Avance et caution sur loyer : les voies offertes au locataire !

2 Avr 2022 | 0 commentaires

Avances et cautions sur loyers : comment le locataire peut-il contraindre au respect de la loi ?

Avances et cautions sur loyers sont des termes pour désigner la somme d’argent que le locataire dépose au propriétaire ou son mandataire (l’agence immobilière) au moment de la conclusion de la location. Ces derniers sont censés conserver la somme d’argent pour y puiser postérieurement d’éventuels impayés ou dégradations.
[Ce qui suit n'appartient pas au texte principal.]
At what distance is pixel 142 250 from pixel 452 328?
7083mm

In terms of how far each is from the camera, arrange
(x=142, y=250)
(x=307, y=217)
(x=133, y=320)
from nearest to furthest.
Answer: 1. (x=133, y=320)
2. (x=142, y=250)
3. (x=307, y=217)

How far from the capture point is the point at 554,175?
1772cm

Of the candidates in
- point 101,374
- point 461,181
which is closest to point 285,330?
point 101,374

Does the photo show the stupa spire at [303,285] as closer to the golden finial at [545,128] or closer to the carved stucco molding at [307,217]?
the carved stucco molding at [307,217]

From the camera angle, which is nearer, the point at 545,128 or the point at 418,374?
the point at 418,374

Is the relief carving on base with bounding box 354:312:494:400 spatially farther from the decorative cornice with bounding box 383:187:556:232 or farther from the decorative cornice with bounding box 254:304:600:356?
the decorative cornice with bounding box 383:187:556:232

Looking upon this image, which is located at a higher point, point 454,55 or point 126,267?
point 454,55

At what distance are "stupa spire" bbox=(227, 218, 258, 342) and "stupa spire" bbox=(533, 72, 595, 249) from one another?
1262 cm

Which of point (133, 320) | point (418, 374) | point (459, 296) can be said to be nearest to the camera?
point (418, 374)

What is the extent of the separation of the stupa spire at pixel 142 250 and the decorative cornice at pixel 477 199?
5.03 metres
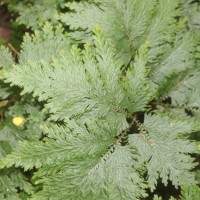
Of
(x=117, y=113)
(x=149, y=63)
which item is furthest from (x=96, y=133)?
(x=149, y=63)

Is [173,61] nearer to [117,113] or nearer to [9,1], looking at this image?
[117,113]

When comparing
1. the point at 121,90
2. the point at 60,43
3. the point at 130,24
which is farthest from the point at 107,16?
the point at 121,90

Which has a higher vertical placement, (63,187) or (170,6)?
(170,6)

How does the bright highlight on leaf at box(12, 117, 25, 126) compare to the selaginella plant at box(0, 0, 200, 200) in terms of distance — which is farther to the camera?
the bright highlight on leaf at box(12, 117, 25, 126)

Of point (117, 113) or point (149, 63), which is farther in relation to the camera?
point (149, 63)

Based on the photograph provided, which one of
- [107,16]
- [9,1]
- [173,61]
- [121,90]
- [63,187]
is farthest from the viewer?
[9,1]

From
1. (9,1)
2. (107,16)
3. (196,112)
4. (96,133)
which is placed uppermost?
(9,1)

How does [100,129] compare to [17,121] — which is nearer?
[100,129]

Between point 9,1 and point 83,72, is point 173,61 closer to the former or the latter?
point 83,72

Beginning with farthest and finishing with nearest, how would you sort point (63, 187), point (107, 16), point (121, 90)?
point (107, 16) < point (121, 90) < point (63, 187)

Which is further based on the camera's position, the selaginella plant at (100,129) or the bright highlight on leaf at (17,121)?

Selon la loi 2018-12, la caution sur loyer ne peut excéder trois mois de loyer et doit être remboursée au départ du locataire. Mais, lorsque le propriétaire ou l’agence immobilière n’entend pas se soumettre à la loi, que faire ?

D’abord…tenter un règlement à l’amiable !

Lorsqu’il est question de caution sur loyer et d’avances, les sources de difficulté entre le propriétaire ou l’agence immobilière sont de deux ordres principalement. D’abord, relativement à l’entrée en location, les bailleurs peuvent être tentés de demander au-delà de ce que la loi n’autorise en termes de caution.

Ensuite, à la sortie de bail, les bailleurs peuvent être tentés de refuser de rembourser le montant de la caution déposée par le locataire. En général, des raisons injustifiées sont avancées pour retarder le remboursement ou pour opérer des déductions futiles. C’est dans la plupart de ces cas que s’ouvrent les contentieux des baux.

  • Sur le premier cas, la loi dispose que le bailleur ne peut exiger plus de trois mois de loyer et ne peut non plus réviser le montant ni demander un complément de versement.
  • Sur le second cas, le bailleur doit restituer la totalité de la caution déposée après déductions des arriérés de loyer ou des réparations non effectuées ou les dégradations occasionnées.

Dans l’un au l’autre des cas, la première possibilité d’obtenir satisfaction est la tentative d’un règlement amiable. Cela est d’ailleurs une étape obligatoire lorsque les parties ont convenu que les litiges éventuels devront d’abord être réglés par voie de conciliation ou de médiation.

La voie amiable

Pour ce faire, le locataire peut d’abord par une simple lettre référencée, demander la restitution de sa caution lorsque le propriétaire accuse du retard ou ne semble pas disposé à restituer.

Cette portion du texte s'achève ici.